======== Data lines

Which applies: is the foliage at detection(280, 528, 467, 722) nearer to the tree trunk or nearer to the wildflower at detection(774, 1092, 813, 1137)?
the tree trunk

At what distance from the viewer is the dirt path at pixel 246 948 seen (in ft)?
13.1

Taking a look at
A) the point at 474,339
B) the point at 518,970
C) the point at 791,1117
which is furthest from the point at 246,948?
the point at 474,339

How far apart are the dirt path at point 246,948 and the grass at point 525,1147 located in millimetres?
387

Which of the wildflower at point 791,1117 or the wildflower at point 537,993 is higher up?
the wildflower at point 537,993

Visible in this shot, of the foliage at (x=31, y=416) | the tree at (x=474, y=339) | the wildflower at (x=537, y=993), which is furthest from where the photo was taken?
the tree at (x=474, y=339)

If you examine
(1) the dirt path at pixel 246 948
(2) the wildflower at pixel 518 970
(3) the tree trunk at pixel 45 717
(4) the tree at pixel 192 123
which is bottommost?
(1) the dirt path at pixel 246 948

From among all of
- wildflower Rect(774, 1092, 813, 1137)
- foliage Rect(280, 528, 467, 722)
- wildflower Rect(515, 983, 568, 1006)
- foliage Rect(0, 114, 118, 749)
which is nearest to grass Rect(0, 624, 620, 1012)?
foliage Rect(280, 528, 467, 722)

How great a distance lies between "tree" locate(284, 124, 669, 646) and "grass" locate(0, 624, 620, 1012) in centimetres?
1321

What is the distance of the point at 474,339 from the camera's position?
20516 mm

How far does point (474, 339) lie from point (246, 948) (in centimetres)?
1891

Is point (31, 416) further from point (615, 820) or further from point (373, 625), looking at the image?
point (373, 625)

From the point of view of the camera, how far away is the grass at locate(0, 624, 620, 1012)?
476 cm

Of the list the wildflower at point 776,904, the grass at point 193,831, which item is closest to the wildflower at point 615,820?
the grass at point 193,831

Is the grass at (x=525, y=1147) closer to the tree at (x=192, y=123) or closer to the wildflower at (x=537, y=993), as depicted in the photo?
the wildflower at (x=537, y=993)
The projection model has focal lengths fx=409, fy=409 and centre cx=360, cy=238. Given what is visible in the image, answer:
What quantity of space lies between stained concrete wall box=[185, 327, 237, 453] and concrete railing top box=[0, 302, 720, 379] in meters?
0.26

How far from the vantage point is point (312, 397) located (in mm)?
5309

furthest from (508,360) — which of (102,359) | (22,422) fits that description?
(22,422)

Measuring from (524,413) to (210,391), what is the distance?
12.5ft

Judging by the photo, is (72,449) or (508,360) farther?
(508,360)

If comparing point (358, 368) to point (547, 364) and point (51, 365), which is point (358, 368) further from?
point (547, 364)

================

* _Written exercise_
Rewrite all the records above, putting "lens" wherever "camera" appears and keeping everything else the same.

* _Response_
Which applies: is the foliage at detection(280, 528, 467, 722) nearer to the tree trunk or nearer to the wildflower at detection(774, 1092, 813, 1137)?
the tree trunk

At what distance from the viewer is the dirt path at pixel 246 948 seen (in ft)?
13.1

Taking a look at
A) the point at 474,339
B) the point at 518,970
C) the point at 791,1117
which is furthest from the point at 246,948?
the point at 474,339

How far apart are the dirt path at point 246,948 and the grass at point 525,1147 located in millimetres?
387

Which of the wildflower at point 791,1117 or the wildflower at point 537,993 is higher up?
the wildflower at point 537,993

Visible in this shot, of the foliage at (x=31, y=416) | the tree at (x=474, y=339) | the wildflower at (x=537, y=993), which is furthest from where the photo was taken?
the tree at (x=474, y=339)

If you examine
(1) the dirt path at pixel 246 948
(2) the wildflower at pixel 518 970
(3) the tree trunk at pixel 45 717
(4) the tree at pixel 192 123
which is bottommost?
(1) the dirt path at pixel 246 948

From among all of
- wildflower Rect(774, 1092, 813, 1137)
- foliage Rect(280, 528, 467, 722)
- wildflower Rect(515, 983, 568, 1006)
- foliage Rect(0, 114, 118, 749)
which is nearest to grass Rect(0, 624, 620, 1012)?
foliage Rect(280, 528, 467, 722)

How great a distance lies between "tree" locate(284, 124, 669, 646) and "grass" locate(0, 624, 620, 1012) in centimetres?
1321

What is the distance of the point at 474,339 from the lens's position?
20516 mm

How far does point (474, 339) lie from point (246, 948) (in centimetres)?
1891

Is point (31, 416) further from point (615, 820) or further from point (373, 625), looking at the image?
point (373, 625)

From the point of view of the lens, how far away is the grass at locate(0, 624, 620, 1012)?
476 cm

Of the list the wildflower at point 776,904, the grass at point 193,831, which item is closest to the wildflower at point 615,820?
the grass at point 193,831

Is the grass at (x=525, y=1147) closer to the tree at (x=192, y=123) or closer to the wildflower at (x=537, y=993), as depicted in the photo?
the wildflower at (x=537, y=993)
The projection model has focal lengths fx=409, fy=409 and centre cx=360, cy=238. Given what is visible in the image, answer:
What quantity of space lies between stained concrete wall box=[185, 327, 237, 453] and concrete railing top box=[0, 302, 720, 379] in meters?
0.26

How far from the vantage point is point (312, 397) located (in mm)?
5309

furthest from (508,360) — which of (102,359) | (22,422) fits that description?
(22,422)

Measuring from (524,413) to (210,391), what is the distance?
12.5ft

Judging by the photo, is (72,449) or (508,360) farther?
(508,360)

If comparing point (358, 368) to point (547, 364) and point (51, 365), which is point (358, 368) further from?
point (547, 364)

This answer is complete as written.